# Problem requirements:
In the figure caption below, what nickel content is given for the ultra-high-Ni olivine?

# Excerpted passage:
◆ ◆ ◆ ◆
Figure 7

Cross section of northern subduction zone of the Kamchatka Peninsula and schematic model of EC magma generation. Right figure shows overall cross-sectional view of the subduction zone and it represents why the subducted seamount is the cause of efficient slab dehydration just beneath the EC area (<80 km), via the following effects: thinning of the lithosphere⁵, plate rejuvenation from a mantle plume^{40, 41}, and formation of fluid pathway along cracks formed by the collapse of the subducted seamount. Left figure (black frame part in right figure) focuses on the mantle wedge beneath the EC and it represents the genesis of EC lavas. Based on these effects, ① silica-enriched slab fluids are dehydrated from the subducted seamount and ② form pyroxenite veins in the mantle wedge, which are formed locally along fluid pathways. Its melting would ③ generate ultra-high-Ni melt (HMA) and ④ crystallize ultra-high-Ni olivine (~6300 ppm Ni) at the initial stage of crystallization in the mantle. Cpx also starts to crystallize from the initial stage and pargasitic hornblende (Hb) breakdown by subsequent decompression. For subsequent stages, ⑤ the residual Si-less fluid would cause flux melting of peridotite to produce basalt with moderate–high-Ni olivine (~2900 ppm Ni) ⑥ and ⑦. The black dashed lines indicate temperature contours from 200 to 1200 °C with a contour of 200 °C intervals. The seamounts and EC are not drawn to scale.
◆ ◆ ◆ ◆
# Data under study:
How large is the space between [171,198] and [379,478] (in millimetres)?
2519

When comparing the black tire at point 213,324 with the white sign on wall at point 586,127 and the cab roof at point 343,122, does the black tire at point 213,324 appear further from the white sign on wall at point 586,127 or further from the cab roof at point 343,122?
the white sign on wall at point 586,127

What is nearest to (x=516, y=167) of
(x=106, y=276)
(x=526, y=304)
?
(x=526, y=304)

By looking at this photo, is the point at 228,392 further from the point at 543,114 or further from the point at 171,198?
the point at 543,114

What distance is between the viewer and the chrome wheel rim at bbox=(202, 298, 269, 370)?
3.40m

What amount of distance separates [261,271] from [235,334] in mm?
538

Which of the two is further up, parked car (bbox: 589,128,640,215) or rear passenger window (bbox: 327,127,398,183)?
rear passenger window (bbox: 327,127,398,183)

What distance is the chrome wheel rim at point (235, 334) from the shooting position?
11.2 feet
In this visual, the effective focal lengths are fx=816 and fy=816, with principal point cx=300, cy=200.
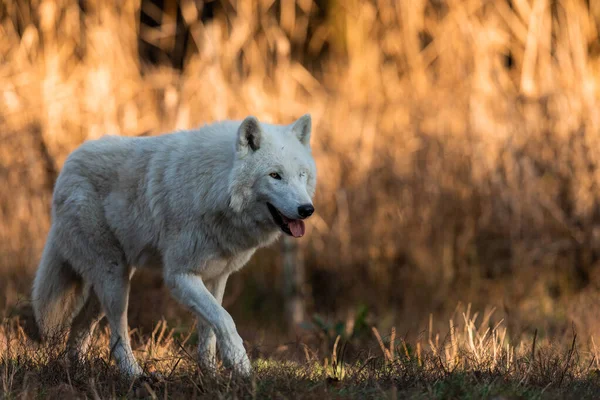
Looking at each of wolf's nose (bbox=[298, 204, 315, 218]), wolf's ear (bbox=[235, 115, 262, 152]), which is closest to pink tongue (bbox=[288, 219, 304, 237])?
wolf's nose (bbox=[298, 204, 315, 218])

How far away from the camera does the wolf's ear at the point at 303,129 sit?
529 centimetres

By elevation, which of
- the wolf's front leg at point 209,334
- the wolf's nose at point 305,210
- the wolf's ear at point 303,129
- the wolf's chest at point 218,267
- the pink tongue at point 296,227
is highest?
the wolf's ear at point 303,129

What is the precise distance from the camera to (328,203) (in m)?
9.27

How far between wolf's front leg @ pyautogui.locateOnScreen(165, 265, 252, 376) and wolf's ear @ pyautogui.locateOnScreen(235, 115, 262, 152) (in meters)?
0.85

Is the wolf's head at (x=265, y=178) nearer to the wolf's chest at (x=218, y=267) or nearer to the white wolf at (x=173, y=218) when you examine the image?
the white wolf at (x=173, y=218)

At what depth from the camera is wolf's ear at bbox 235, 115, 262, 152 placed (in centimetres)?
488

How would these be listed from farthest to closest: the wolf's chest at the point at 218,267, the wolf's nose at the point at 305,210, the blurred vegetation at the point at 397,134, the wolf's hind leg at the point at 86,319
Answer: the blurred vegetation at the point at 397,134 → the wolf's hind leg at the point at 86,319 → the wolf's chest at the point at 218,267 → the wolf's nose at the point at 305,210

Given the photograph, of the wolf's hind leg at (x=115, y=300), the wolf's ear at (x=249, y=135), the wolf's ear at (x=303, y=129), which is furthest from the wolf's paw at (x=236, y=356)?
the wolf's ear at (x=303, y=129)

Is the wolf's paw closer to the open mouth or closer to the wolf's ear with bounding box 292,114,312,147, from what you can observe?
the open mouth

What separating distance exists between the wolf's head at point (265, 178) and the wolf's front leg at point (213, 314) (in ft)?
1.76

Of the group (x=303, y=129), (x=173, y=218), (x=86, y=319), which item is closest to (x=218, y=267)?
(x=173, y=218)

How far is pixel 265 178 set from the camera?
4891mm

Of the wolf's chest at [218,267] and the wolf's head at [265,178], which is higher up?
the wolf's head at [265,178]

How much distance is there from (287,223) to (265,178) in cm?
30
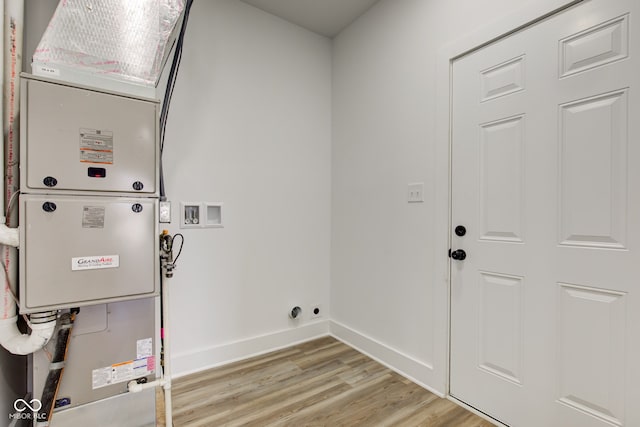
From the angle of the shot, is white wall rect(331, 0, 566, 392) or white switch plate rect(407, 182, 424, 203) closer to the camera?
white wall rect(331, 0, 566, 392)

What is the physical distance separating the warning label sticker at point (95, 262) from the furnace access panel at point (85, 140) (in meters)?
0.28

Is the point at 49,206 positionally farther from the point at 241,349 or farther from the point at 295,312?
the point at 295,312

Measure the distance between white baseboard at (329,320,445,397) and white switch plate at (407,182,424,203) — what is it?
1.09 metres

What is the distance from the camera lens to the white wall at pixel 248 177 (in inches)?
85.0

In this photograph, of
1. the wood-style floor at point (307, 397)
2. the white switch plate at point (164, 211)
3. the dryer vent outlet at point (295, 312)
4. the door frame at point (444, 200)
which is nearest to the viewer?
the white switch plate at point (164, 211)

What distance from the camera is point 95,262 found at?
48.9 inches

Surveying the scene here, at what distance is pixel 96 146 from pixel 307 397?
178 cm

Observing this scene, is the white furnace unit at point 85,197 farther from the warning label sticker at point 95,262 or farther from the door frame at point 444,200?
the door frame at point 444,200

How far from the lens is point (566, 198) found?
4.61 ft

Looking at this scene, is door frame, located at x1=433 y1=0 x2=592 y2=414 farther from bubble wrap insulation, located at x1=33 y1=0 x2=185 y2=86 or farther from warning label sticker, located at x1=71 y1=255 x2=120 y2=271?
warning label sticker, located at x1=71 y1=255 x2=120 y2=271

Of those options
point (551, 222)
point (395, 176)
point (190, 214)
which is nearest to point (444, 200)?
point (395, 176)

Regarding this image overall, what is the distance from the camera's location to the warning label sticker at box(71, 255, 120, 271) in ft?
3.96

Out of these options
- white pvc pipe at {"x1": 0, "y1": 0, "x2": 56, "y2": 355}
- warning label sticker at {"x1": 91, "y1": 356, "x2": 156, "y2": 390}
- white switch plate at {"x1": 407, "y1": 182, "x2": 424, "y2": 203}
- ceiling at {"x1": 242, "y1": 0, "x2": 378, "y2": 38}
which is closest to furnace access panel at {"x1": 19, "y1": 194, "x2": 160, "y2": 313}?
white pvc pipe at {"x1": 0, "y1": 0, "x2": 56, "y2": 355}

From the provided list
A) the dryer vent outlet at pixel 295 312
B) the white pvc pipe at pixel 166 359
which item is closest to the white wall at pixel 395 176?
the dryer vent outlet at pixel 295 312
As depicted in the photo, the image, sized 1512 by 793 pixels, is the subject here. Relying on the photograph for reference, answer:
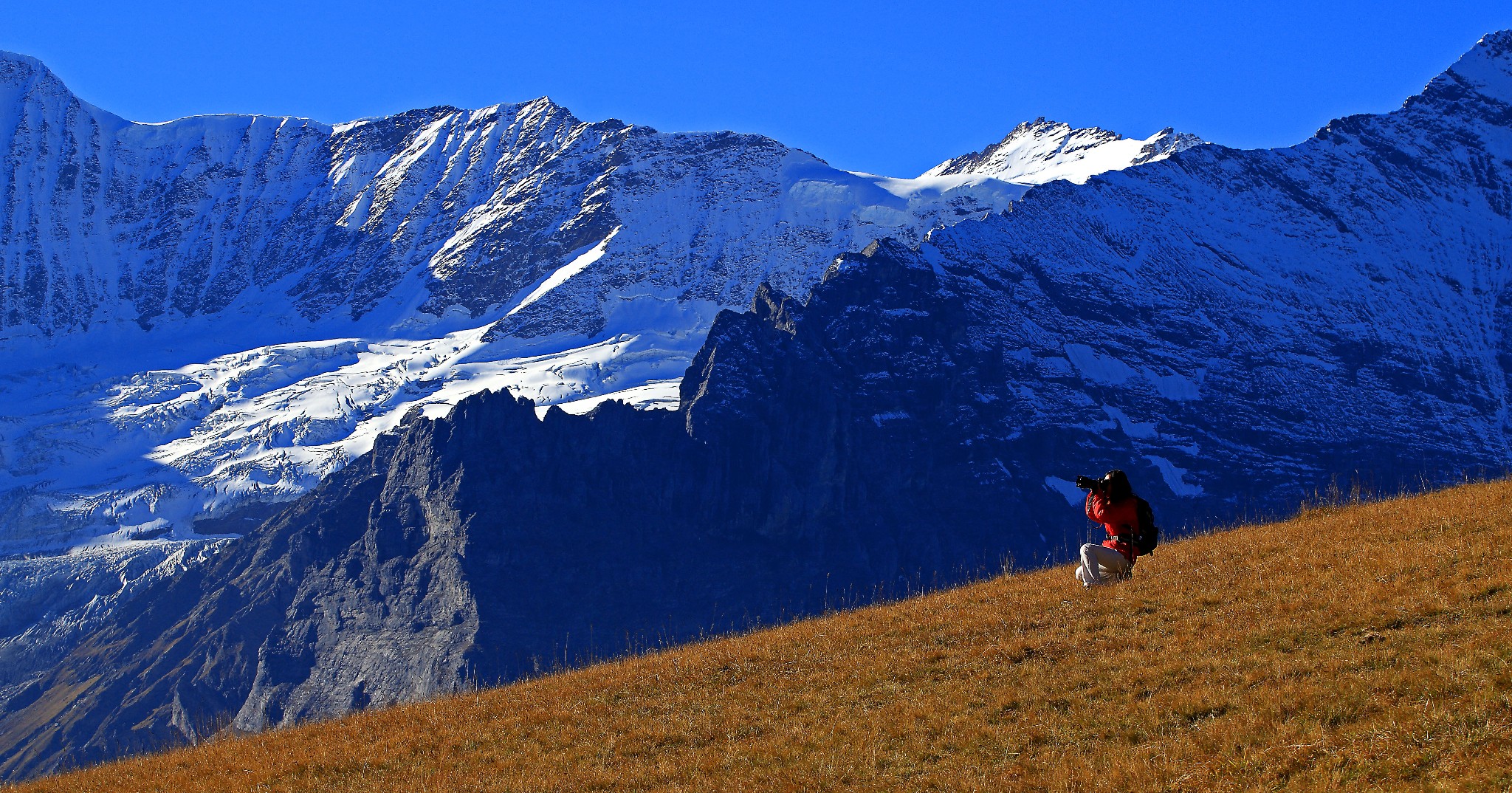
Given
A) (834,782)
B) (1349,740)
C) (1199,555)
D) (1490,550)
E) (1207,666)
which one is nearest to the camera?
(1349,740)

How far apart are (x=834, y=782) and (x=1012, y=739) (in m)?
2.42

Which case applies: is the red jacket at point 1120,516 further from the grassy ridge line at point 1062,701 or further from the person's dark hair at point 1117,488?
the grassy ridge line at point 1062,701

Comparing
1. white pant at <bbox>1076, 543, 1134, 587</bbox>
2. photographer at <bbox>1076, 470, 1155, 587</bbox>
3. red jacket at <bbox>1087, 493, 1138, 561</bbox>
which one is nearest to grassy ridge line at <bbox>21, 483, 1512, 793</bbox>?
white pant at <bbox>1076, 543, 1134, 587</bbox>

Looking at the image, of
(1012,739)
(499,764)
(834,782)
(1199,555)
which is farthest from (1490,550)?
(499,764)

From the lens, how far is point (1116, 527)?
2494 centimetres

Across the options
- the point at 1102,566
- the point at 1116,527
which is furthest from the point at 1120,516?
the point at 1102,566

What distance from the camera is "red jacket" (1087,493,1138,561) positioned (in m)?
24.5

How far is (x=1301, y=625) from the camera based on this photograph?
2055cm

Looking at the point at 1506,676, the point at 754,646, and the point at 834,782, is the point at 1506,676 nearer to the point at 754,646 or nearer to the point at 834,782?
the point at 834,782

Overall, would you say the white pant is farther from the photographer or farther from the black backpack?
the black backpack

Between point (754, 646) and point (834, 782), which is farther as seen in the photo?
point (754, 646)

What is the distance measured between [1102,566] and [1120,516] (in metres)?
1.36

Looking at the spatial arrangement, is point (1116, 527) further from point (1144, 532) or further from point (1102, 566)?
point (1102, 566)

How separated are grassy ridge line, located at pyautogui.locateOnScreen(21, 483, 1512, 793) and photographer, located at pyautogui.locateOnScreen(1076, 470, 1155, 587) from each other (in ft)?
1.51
◆ ◆ ◆ ◆
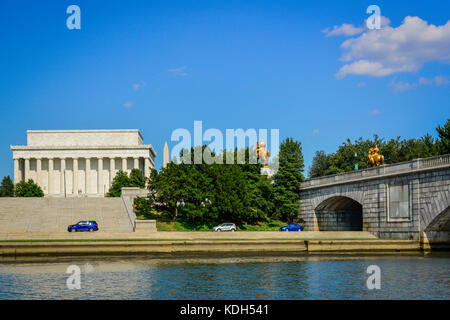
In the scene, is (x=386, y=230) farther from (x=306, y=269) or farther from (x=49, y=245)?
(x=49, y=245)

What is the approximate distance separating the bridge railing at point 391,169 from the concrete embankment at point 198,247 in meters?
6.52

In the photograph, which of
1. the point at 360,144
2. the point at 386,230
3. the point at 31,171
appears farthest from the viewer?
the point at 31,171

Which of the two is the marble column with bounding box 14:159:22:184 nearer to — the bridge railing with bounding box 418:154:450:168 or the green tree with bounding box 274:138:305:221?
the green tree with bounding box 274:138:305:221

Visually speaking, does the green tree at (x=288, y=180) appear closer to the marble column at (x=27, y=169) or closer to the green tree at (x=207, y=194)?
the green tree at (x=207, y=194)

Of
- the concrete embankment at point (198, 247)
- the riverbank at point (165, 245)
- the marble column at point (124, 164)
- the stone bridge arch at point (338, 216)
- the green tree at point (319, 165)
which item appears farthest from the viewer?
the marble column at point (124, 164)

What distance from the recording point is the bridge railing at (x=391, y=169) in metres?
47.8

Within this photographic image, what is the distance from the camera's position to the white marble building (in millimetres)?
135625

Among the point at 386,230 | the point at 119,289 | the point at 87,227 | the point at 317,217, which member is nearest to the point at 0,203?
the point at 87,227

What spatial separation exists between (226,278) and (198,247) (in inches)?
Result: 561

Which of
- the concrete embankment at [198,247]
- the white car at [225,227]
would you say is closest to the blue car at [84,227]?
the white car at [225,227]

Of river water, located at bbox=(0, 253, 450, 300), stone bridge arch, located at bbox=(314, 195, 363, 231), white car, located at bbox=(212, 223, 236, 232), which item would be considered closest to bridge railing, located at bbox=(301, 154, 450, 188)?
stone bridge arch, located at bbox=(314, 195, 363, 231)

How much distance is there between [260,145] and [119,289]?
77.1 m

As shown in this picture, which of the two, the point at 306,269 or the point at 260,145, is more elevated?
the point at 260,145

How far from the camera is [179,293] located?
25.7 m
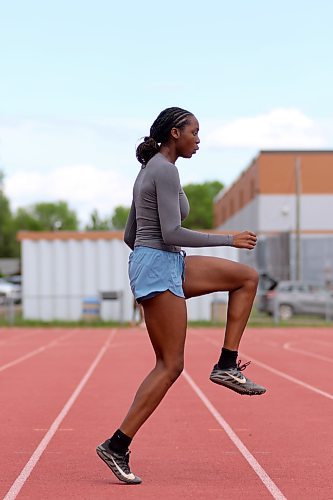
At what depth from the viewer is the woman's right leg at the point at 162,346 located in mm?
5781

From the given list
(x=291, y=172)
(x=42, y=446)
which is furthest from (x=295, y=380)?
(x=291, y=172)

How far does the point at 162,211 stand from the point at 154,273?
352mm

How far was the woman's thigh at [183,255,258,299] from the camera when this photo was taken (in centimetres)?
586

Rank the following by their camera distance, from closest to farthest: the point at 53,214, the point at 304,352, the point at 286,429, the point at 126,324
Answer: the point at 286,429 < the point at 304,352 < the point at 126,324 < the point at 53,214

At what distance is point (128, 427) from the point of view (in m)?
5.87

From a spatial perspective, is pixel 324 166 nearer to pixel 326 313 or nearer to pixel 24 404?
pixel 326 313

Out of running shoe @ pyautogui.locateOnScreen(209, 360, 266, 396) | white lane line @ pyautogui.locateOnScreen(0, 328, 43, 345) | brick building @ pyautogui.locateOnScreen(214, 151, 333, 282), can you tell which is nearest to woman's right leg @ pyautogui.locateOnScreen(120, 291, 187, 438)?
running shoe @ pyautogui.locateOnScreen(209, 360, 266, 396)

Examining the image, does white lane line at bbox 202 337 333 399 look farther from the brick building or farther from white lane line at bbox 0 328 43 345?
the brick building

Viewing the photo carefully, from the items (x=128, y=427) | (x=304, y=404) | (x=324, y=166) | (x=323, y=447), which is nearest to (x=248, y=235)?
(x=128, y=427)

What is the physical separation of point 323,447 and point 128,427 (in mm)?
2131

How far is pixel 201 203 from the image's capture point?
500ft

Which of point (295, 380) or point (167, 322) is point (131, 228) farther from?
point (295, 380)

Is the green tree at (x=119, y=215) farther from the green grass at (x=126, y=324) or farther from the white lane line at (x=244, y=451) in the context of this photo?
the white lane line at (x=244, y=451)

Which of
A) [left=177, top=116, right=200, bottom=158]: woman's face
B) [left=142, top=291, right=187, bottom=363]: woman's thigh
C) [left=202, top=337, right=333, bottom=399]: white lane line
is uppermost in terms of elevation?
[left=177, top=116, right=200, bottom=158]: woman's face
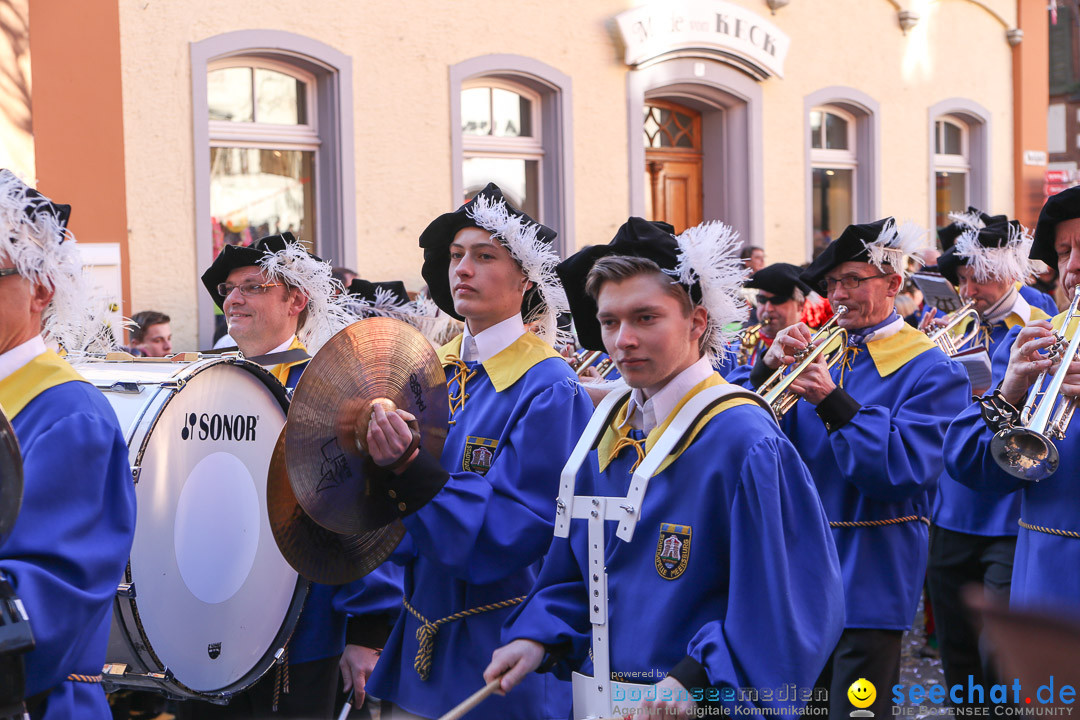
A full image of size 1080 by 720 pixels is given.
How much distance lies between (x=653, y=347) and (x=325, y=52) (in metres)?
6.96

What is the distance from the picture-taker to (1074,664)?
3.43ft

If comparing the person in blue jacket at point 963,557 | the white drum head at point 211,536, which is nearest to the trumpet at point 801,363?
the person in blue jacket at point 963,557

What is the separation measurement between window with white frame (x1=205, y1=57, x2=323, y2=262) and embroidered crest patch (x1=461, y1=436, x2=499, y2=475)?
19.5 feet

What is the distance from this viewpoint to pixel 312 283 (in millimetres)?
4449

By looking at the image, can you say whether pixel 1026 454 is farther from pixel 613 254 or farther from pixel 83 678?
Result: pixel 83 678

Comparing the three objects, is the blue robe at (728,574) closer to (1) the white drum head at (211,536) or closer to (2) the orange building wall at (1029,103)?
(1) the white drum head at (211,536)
◆ ◆ ◆ ◆
# Solution for this exercise:
About 6300 ppm Ni.